Mr. Papandreou has reshuffled his cabinet and tried to appease his party members, while putting out feelers to the main center-right opposition party over the creation of a national unity government — so far, unsuccessfully. He has been undoubtedly weakened in the process. Greece desperately needs a radical renewal of its political class; at stake is the survival of many members of that establishment. It also needs a peaceful revolution in its economy and society. But democracy takes time. The next parliamentary elections may not be very far off, but the political and economic climate has to improve first.

A few bold measures would send the message that the government is serious about scaling down the public sector. The solution is not more taxes to pay for poor quality services and over-staffed state organizations, the result of years of clientele politics in which the party in power appointed its friends to taxpayer-financed jobs. Greece needs more effective tax collection, together with the provision of a safety net for the rising numbers of the economically vulnerable.

But economic measures are surely not enough; in drama, as ancient Greeks knew, you need catharsis. In today’s Greece, this means that people who have mismanaged public funds should be brought to justice. Neither of the main political parties has been enthusiastic about this, because they fear the unpleasant surprises from opening such a Pandora’s box.
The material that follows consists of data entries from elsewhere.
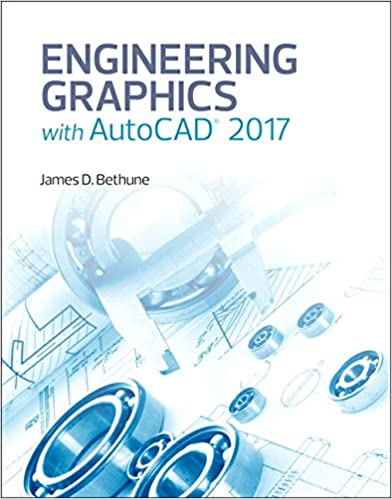 Engineering Graphics with AutoCAD 2017: James D. Bethune ...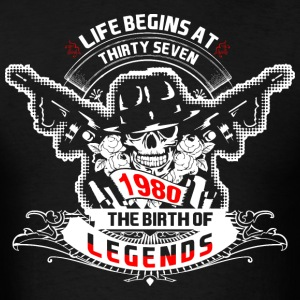 Life Begins at Thirty Seven 1980 The Birth of Lege - Men's T-Shirt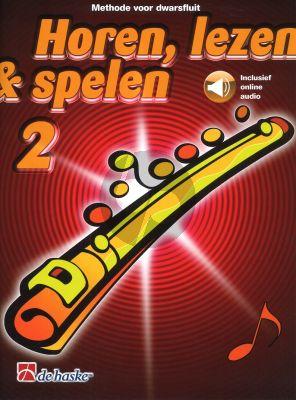 Horen, Lezen & Spelen Vol.2 Methode Dwarsfluit Bk-Audio Online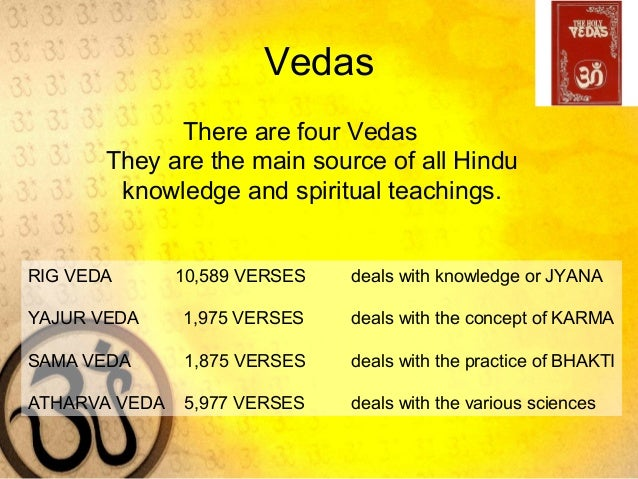 the principles of hinduism in the great scripture of hinduism Although it is not easy to define hinduism, we can say that it is rooted in india, most hindus revere a body of texts as sacred scripture known as the veda, and most hindus draw on a common system .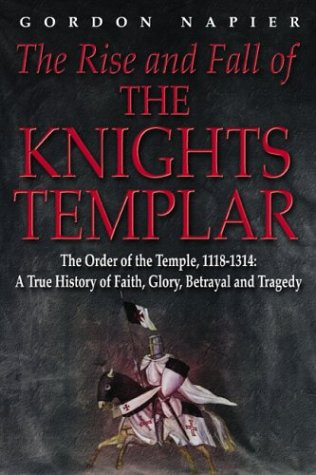 The Rise And Fall Of The Knights Templar The Order Of The Temple, 1118-1314 A True History of Faith...
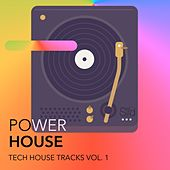 Power House - Tech House Tracks, Vol. 1 by Various Artists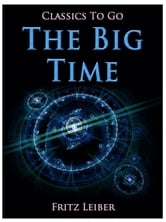 The Big Time ebook by Fritz Leiber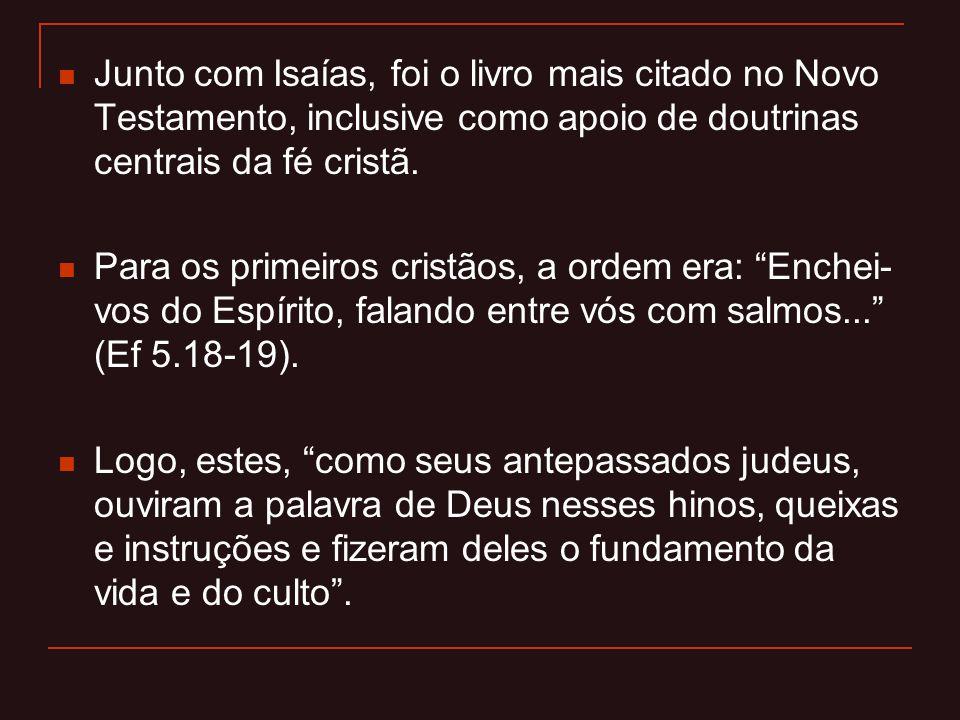 Junto com Isaías, foi o livro mais citado no Novo Testamento, inclusive como apoio de doutrinas centrais da fé cristã.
The creation of a national unity government, with a specific program of limited duration, would help to restore public confidence and broaden support for politically difficult measures, notably the elimination of public sector jobs.

For the heavily indebted and uncompetitive economies of the European periphery, fiscal consolidation and structural reform — the mantras of I.M.F. economists — are a must. But what is the right dose of austerity? Too much could be economically counterproductive. Public tolerance of austerity may be reaching the breaking point.

Growth is the key: without it, any adjustment program is doomed to fail. In trying to cut bureaucratic tape, Greek politicians will need to create an environment that is propitious to investment, which has not been the case for many years. European funds for investment could bolster the determination of local politicians to proceed with structural reform. Some in Europe are already talking about a new Marshall Plan for financially embattled countries. Solidarity with strings attached is a politically intelligent form of investment.

The sovereign debt problem in several European countries, including Greece, raises the question of who should pay for the accumulated mistakes of the past — taxpayers or private creditors — and how much of the burden each country should bear. We need a political agreement on these questions, instead of piecemeal measures that leave politicians two steps behind the bond markets.

Greece is at a dangerous crossroads. Other countries — Portugal, Ireland, maybe Spain — are coming behind it. The consequences of excessive borrowing and consumption, of the bursting of the credit bubble, have caught up with us. If we fail to deal with them effectively, the achievements of decades of increasing integration and shared sovereignty in postwar Europe may no longer be taken for granted.

Loukas Tsoukalis is a professor of European integration at the University of Athens and the president of the Hellenic Foundation for European and Foreign Policy and president of ELIAMEP.